Wednesday, November 28, 2007

I Guess Dan Rather Was "Jonathan Russelled"


By 1822, a number of politicians were already surreptitiously jockeying for position in the race to succeed James Monroe as president. Among the contestants were Henry Clay of Kentucky and John Quincy Adams of Massachusetts, who was then serving as President Monroe’s Secretary of State.

Clay and Adams had served together in 1814 as two of the five members of the American delegation that had negotiated the treaty with Great Britain, known as the Treaty of Ghent, that settled the War of 1812. During the negotiations, there had been some tensions among the American delegation. The British took the position that the War terminated American rights to fish off the Labrador coast; in return, the British were prepared to give up their right to navigate on the Mississippi River.
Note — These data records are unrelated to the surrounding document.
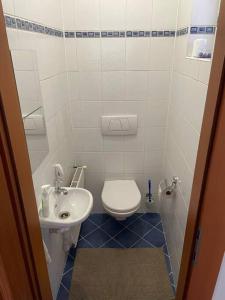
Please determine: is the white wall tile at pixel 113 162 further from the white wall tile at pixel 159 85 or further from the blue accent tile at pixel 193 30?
the blue accent tile at pixel 193 30

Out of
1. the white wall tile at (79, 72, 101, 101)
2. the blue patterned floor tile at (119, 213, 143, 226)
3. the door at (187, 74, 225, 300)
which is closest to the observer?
the door at (187, 74, 225, 300)

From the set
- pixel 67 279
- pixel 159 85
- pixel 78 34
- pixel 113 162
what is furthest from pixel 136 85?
pixel 67 279

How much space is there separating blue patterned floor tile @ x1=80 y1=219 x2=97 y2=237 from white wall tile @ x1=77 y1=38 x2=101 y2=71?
5.20 feet

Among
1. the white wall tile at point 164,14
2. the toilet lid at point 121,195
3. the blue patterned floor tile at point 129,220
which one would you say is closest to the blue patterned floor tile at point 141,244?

Adams, a New Englander, was determined to press the Labrador fisheries issue, although he never advocated conceding the latter issue. Westerner Henry Clay adamantly saw the Mississippi River as an American stream and the paramount issue. Ultimately, the Treaty did not mention or settle either issue.

A third member of the American delegation at Ghent had been Jonathan Russell, who in the spring of 1822 was serving as a Representative from Massachusetts in the House. Although from Massachusetts, Russell was a Clay man in 1822, and he came up – either with or without Clay’s connivance – with an ingenious scheme to discredit Clay’s rival Adams.

Russell arranged for another member of the House to demand that the executive branch produce a letter – which Russell believed had been lost – that Ghent delegate Russell had written at the conclusion of the negotiations. Russell then produced a “true copy,” which portrayed Adams at Ghent as one who “would barter the patriotic blood of the West for blubber, and exchange ultra-Allegheny scalps for codfish.”

Adams, however, had the last laugh. He was able to locate the original letter and establish that the “copy” was nothing of the sort and had been fabricated years later. Adams’s destruction of Russell was so devastating that for a time a new phrase entered the language: “to be Jonathan Russelled.”